- WORK INSTRUCTIONS -
All lines holding the word "annotators" should be located in the records and copied.

- DATA EXTRACT -
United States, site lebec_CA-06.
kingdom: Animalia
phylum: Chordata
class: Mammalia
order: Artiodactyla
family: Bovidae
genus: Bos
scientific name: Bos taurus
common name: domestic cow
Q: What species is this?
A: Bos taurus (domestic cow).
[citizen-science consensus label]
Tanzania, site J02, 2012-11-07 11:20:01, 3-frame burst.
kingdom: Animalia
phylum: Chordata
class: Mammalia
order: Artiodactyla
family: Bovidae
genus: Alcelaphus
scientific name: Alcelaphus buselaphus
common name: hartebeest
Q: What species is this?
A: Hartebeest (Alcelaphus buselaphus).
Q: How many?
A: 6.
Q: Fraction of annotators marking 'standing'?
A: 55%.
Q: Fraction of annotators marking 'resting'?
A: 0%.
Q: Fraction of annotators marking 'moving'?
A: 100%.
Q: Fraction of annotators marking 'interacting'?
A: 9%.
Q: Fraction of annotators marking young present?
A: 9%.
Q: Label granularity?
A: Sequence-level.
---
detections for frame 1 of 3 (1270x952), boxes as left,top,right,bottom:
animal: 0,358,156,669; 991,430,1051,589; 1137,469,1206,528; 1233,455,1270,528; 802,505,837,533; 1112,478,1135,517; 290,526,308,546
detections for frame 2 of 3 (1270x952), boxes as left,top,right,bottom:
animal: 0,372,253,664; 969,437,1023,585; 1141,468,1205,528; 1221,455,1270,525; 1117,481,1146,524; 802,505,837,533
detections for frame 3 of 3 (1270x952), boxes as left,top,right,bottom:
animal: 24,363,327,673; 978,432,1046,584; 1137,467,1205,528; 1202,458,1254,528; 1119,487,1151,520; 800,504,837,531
* * *
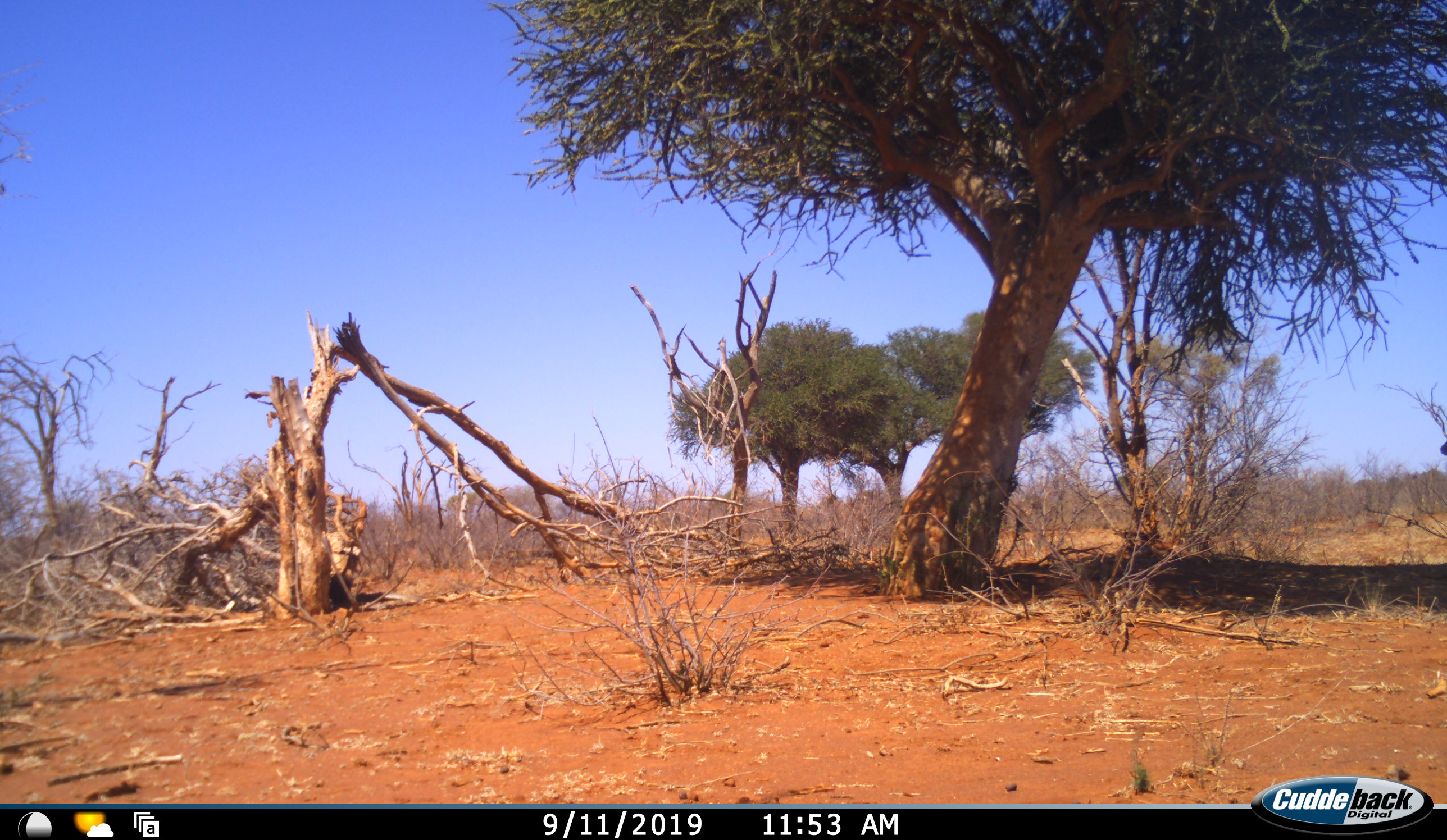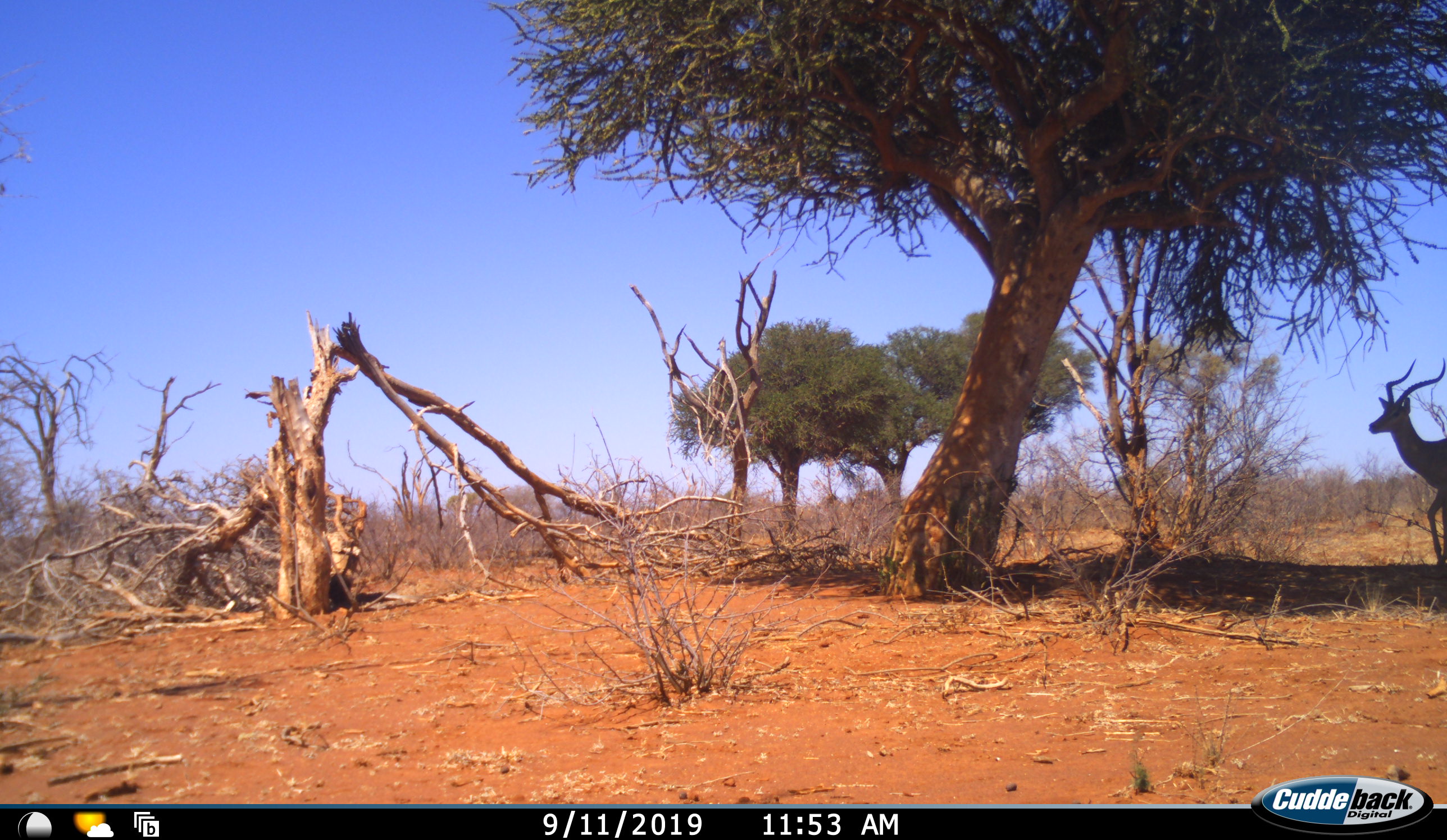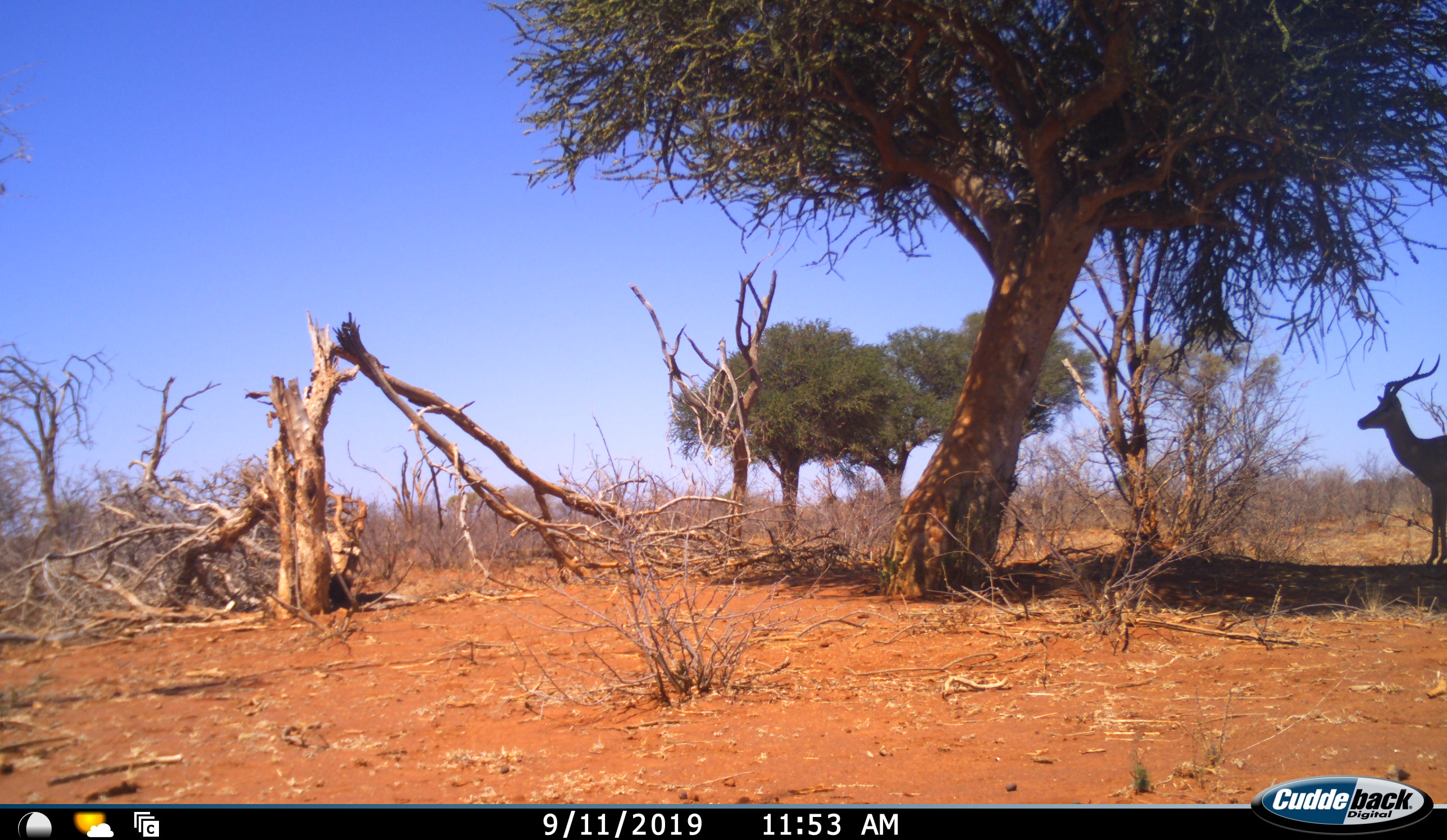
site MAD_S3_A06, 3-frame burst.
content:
==
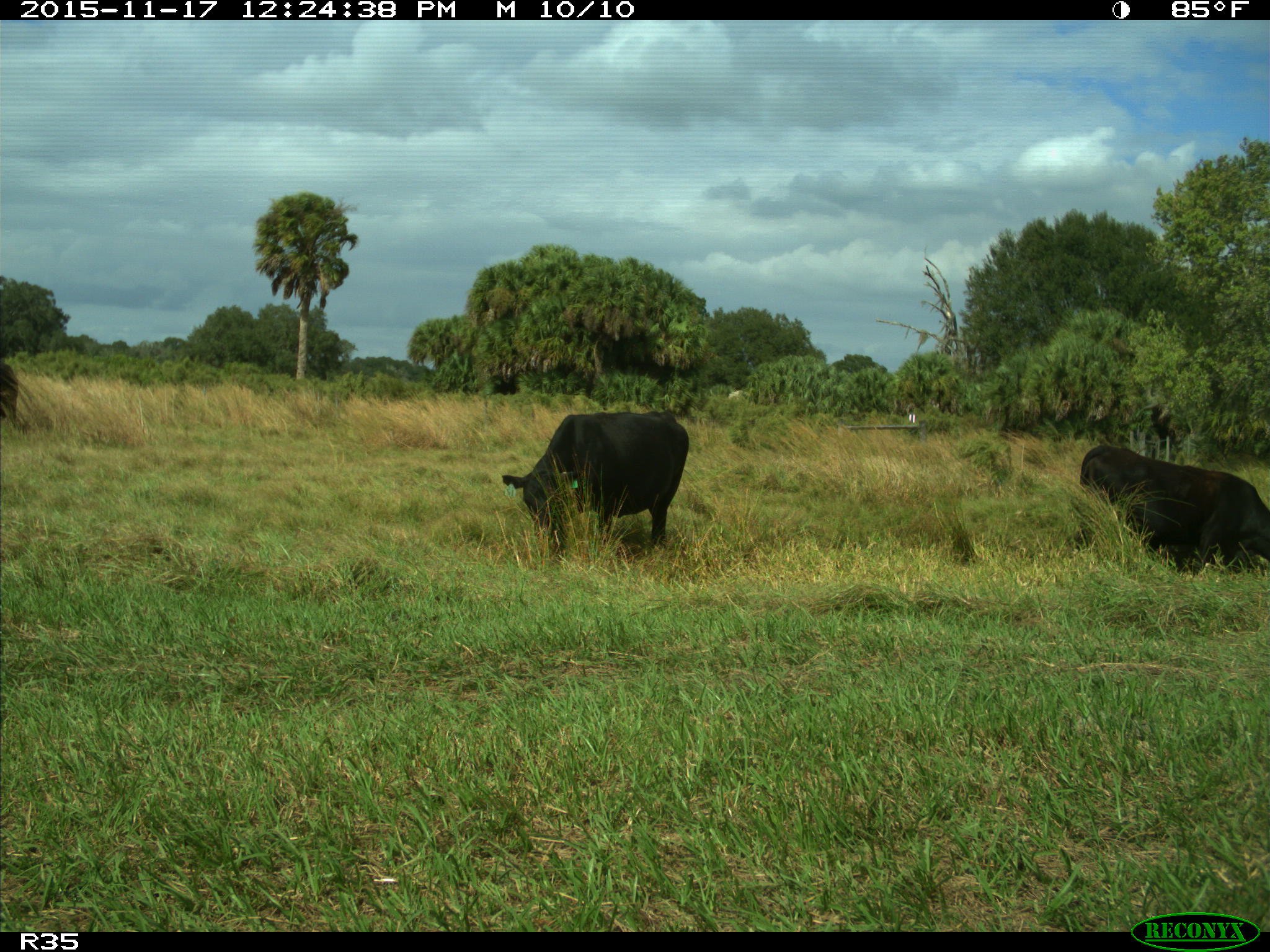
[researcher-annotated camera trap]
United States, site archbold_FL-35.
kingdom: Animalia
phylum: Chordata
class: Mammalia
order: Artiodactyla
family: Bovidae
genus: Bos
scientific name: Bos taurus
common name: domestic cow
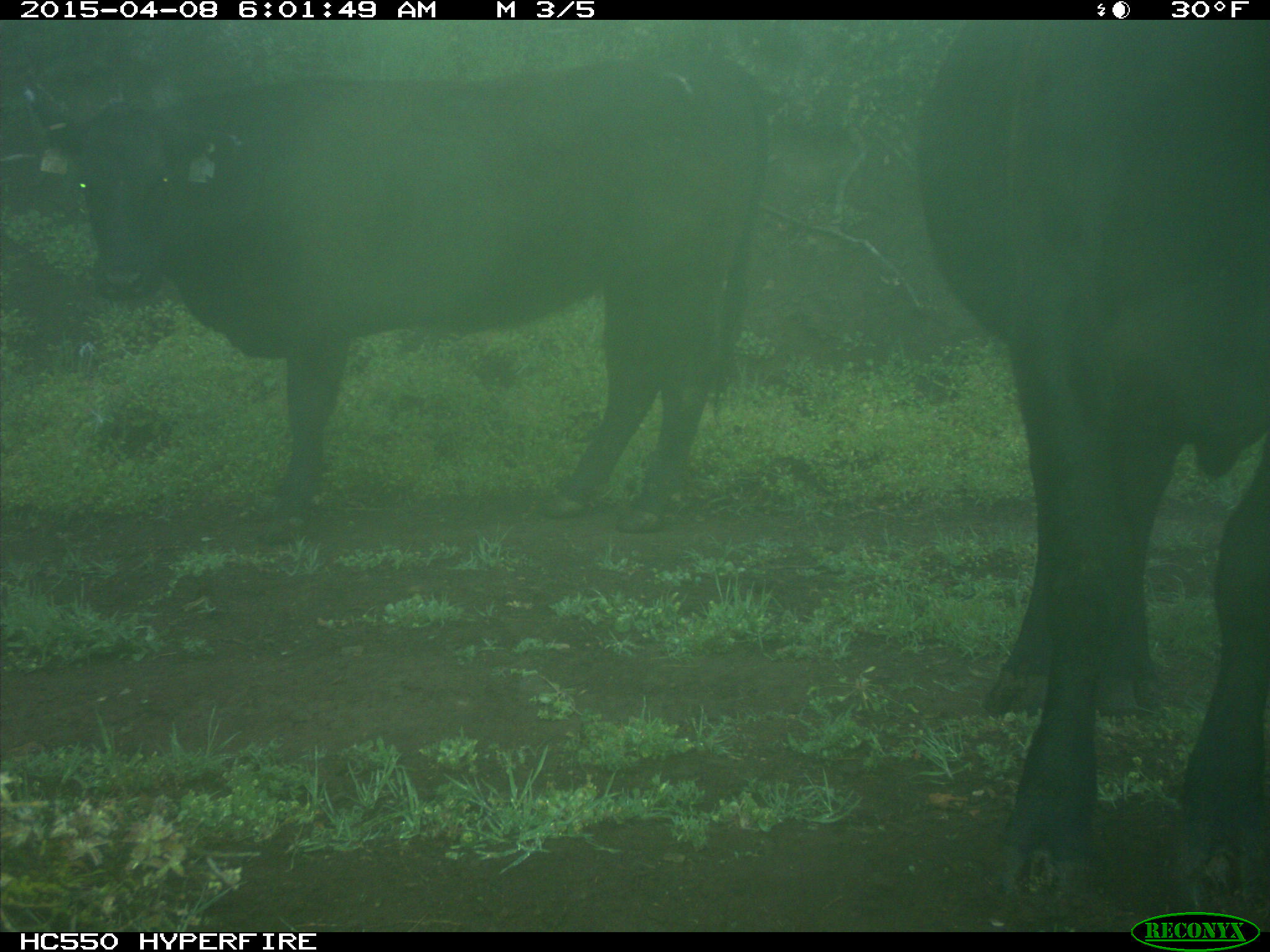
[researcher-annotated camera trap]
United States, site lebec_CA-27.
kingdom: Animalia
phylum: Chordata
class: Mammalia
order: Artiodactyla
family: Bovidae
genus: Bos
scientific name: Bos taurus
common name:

- YOUR RESPONSE -
Q: Fraction of annotators marking 'standing'?
Q: Fraction of annotators marking 'resting'?
Q: Fraction of annotators marking 'moving'?
Q: Fraction of annotators marking 'interacting'?
Q: Fraction of annotators marking young present?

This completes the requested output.